We can process the array in a single pass.

No additional data structures are needed because the entire state of the game is captured by:

  • First player's score.
  • Second player's score.
  • Current active player.

This yields an optimal linear-time simulation.

Approach Comparison

Approach Time Complexity Space Complexity Notes
Brute Force O(n) O(1) Direct simulation of every rule
Optimal O(n) O(1) Single-pass simulation using active-player state

In this problem, the brute-force simulation is already optimal because every game must be examined at least once.

Algorithm Walkthrough

  1. Initialize two score variables, one for each player.
  2. Maintain a boolean variable indicating whether the first player is currently active.
  3. Iterate through the array from left to right.
  4. For the current game, check whether nums[i] is odd.

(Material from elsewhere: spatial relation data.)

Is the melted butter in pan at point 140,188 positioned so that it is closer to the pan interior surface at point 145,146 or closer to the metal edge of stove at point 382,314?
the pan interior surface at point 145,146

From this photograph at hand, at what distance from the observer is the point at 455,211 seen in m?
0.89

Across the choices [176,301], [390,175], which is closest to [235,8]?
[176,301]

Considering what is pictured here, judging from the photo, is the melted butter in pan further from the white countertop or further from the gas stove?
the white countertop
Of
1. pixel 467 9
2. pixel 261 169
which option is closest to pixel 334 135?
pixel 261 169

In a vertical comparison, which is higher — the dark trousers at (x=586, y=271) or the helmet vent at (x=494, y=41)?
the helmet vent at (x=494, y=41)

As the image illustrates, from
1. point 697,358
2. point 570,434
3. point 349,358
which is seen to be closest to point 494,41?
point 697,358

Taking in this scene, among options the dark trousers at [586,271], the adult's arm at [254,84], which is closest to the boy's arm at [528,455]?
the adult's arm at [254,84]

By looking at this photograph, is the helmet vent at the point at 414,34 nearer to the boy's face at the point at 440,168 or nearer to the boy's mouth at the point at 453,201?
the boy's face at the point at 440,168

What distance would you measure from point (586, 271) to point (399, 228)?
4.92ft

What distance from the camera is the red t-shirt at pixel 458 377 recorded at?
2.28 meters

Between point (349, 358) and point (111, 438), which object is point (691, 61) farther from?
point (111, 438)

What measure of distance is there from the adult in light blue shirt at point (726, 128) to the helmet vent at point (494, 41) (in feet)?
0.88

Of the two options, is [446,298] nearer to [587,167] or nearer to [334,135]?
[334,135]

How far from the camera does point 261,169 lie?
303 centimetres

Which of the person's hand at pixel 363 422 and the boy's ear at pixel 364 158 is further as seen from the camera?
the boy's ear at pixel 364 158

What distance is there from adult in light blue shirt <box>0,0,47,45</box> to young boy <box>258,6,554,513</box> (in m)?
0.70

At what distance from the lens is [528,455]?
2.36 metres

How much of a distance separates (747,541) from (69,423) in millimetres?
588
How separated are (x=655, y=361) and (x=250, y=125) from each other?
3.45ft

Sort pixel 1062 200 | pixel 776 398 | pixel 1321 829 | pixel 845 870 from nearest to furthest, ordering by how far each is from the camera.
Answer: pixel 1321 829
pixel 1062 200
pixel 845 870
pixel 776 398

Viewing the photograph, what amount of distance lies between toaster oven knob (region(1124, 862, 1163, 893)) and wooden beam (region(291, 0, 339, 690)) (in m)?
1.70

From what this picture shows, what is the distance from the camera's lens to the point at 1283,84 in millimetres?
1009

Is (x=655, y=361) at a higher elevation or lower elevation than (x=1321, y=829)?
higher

If it is odd, toggle the active player because the rules require a role swap before the game is played. 5. Check whether the current index is one of 5, 11, 17, ....

This can be tested with:

(i + 1) % 6 == 0

If true, toggle the active player again. 6. After all required swaps have been processed, award nums[i] points to the active player. 7. Continue until every game has been processed. 8. Return:

first_score - second_score

Why it works

The algorithm maintains the invariant that the active-player variable always reflects the correct active player immediately before points are awarded for the current game. Each rule is applied in the required order, and every point value is added to exactly the player who should receive it. Since the simulation exactly mirrors the problem statement, the final scores are correct, and their difference is the required answer.

Python Solution

from typing import List

class Solution:
    def scoreDifference(self, nums: List[int]) -> int:
        first_score = 0
        second_score = 0

        first_active = True

        for i, points in enumerate(nums):
            if points % 2 == 1:
                first_active = not first_active

            if (i + 1) % 6 == 0:
                first_active = not first_active

            if first_active:
                first_score += points
            else:
                second_score += points

        return first_score - second_score

The implementation follows the simulation directly.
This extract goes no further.